WHAT THE EXERCISE ASKS:
Copy out the data below word for word, from the line with "As we observe" to the line with "0.23 metres", and nothing else.

EXERCISE DATA:
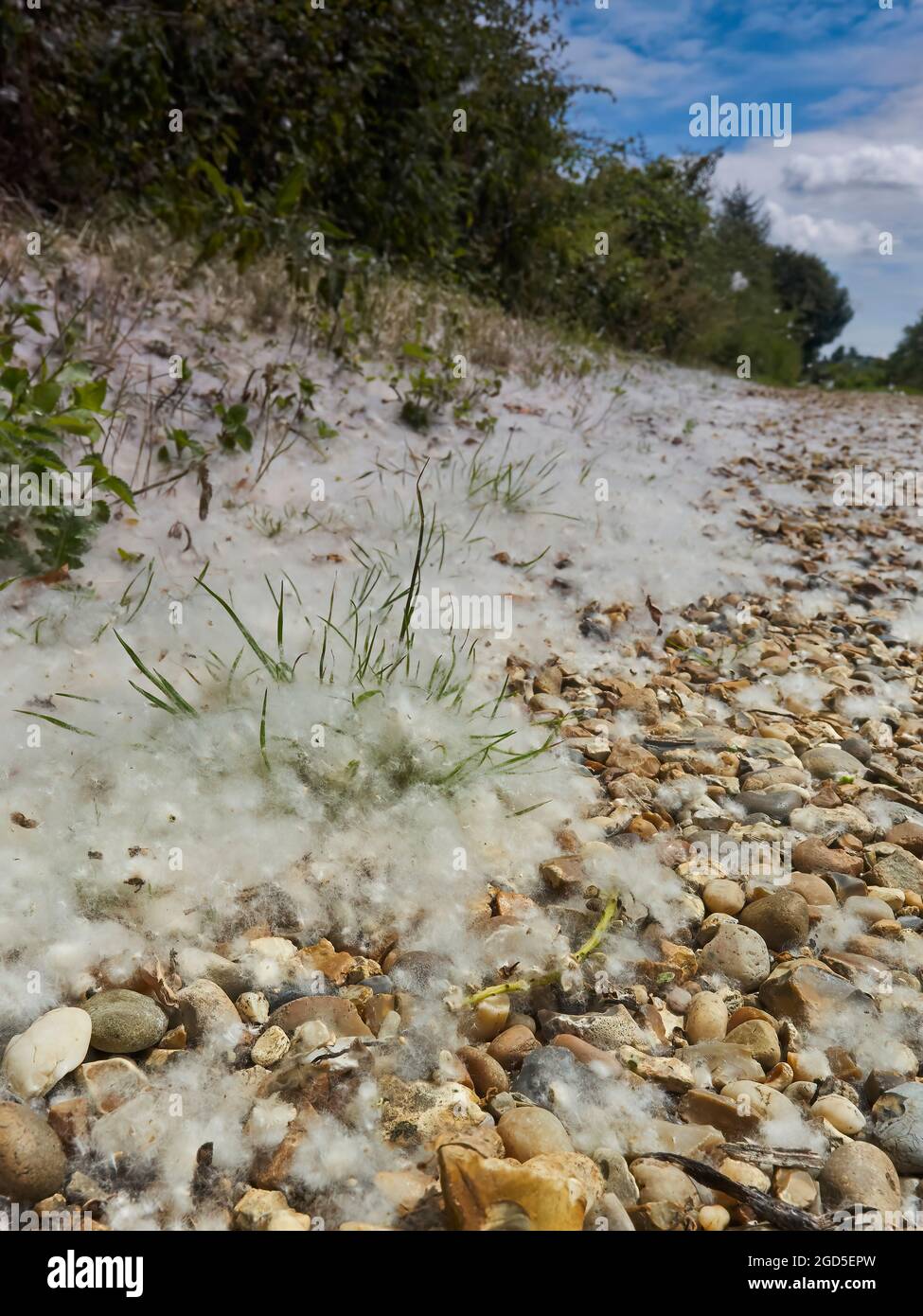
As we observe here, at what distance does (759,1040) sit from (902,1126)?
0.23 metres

--

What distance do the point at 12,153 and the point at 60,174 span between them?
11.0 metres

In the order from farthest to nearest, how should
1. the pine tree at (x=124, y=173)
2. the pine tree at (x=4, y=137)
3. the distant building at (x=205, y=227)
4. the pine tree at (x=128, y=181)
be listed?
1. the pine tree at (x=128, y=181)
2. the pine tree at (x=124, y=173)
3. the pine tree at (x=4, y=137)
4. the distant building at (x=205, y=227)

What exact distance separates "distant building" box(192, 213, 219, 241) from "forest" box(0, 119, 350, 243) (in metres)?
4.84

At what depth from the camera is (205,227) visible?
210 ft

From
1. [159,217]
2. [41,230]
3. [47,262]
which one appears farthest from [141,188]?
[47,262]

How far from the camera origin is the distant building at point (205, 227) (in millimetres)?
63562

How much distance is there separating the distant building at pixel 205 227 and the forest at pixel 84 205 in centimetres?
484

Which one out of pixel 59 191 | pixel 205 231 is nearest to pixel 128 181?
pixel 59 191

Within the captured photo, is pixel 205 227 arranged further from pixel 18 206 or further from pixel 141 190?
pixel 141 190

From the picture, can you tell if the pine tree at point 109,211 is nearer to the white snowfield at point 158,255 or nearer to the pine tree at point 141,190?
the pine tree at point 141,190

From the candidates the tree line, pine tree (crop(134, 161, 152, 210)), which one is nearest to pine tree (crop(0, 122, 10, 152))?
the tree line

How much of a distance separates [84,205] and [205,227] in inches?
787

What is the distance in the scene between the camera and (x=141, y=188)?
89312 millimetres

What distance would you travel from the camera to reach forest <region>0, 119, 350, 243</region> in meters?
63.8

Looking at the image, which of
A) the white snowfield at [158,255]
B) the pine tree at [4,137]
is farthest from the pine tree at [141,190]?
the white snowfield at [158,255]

THE RESPONSE:
As we observe here, at what distance does (759,1040) sit from (902,1126)?
0.23 metres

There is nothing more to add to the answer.